I recently discovered the exponential search algorithm which can be used to find whether a value exists in an ordered range. An exponential search checks whether a value is smaller than the \$2^n\$th element of the range, then if the searched value is indeed smaller, it performs a binary search in the range \$[2^n, 2^{n-1})\$ to check whether the value exists in this range, otherwise it starts again by comparing the value to the \$2^{n+1}\$th element, etc... Here is my implementation of the algorithm for random-access iterators (I could make it work with forward iterators too but it has a cost):
#include <algorithm>
#include <functional>
#include <iterator>
template<
typename Iterator,
typename T,
typename Compare = std::less<>
>
auto exponential_search(Iterator first, Iterator last,
const T& key, Compare compare={})
-> bool
{
using difference_type = typename std::iterator_traits<Iterator>::difference_type;
difference_type size = std::distance(first, last);
if (first == last) return false;
difference_type bound = 1;
while (bound < size && not compare(key, first[bound]))
{
bound *= 2;
}
auto end = first + std::min(bound, size);
return std::binary_search(first + bound / 2, end, key, compare);
}
However, while implementing this algorithm, I remembered a nice property of binary search, which is notably exploited by the Ford-Johnson merge-insertion sort: searching a value in \$2^n\$ elements and in \$2^{n+1}-1\$ takes the same number of comparisons (e.g. binary search in collections of size \$16\$ and \$31\$ requires the same number of comparisons).
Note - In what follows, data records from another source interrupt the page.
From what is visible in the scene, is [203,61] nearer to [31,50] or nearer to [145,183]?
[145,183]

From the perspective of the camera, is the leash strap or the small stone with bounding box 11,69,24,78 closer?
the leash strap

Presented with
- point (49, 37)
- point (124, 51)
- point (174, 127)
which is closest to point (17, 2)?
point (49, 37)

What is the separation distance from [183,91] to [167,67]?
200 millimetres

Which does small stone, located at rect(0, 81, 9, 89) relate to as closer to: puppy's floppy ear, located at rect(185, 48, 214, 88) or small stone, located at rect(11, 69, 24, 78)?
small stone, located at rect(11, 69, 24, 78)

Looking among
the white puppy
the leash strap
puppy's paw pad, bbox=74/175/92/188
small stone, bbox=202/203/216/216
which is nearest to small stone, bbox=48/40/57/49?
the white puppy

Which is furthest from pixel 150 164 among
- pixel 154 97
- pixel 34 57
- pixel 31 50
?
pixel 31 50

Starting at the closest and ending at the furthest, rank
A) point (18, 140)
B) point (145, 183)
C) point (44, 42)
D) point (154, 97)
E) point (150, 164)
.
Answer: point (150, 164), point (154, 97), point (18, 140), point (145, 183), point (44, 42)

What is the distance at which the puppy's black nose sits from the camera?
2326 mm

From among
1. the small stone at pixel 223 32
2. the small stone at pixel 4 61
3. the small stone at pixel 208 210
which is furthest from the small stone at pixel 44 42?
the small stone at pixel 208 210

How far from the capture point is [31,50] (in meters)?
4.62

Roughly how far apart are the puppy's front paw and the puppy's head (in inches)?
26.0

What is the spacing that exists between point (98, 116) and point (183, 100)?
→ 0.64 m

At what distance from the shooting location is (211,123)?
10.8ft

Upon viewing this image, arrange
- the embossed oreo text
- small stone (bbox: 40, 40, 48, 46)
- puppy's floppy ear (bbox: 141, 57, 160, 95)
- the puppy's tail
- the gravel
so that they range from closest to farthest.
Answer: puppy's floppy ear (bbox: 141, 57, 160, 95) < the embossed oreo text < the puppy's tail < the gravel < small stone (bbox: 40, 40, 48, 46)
Therefore I modified the algorithm so that it would always search in sequences whose size is \$2^n-1\$ to maximize its efficiency:
#include <algorithm>
#include <functional>
#include <iterator>
template<
typename Iterator,
typename T,
typename Compare = std::less<>
>
auto exponential_search(Iterator first, Iterator last,
const T& key, Compare compare={})
-> bool
{
using difference_type = typename std::iterator_traits<Iterator>::difference_type;
difference_type size = std::distance(first, last);
if (first == last) return false;
difference_type bound = 1;
while (bound < size && not compare(key, first[bound]))
{
first += bound;
size -= bound;
bound = std::min((bound + 1) * 2 - 1, size);
}
return std::binary_search(first, first + bound, key, compare);
}
My tests show that it always performs at worst as many comparisons as the original version, and often fewer when looking for the same element in the same sequence (except when looking for the second element of the collection for some reason).
I know that the algorithm could be more efficient when equivalent values appear in the collection, but I didn't find any elegant way to solve this, even though three-way comparators could have been a nice solution.
Is there any way I can improve this algorithm, be it from a style, correctness or efficiency point of view?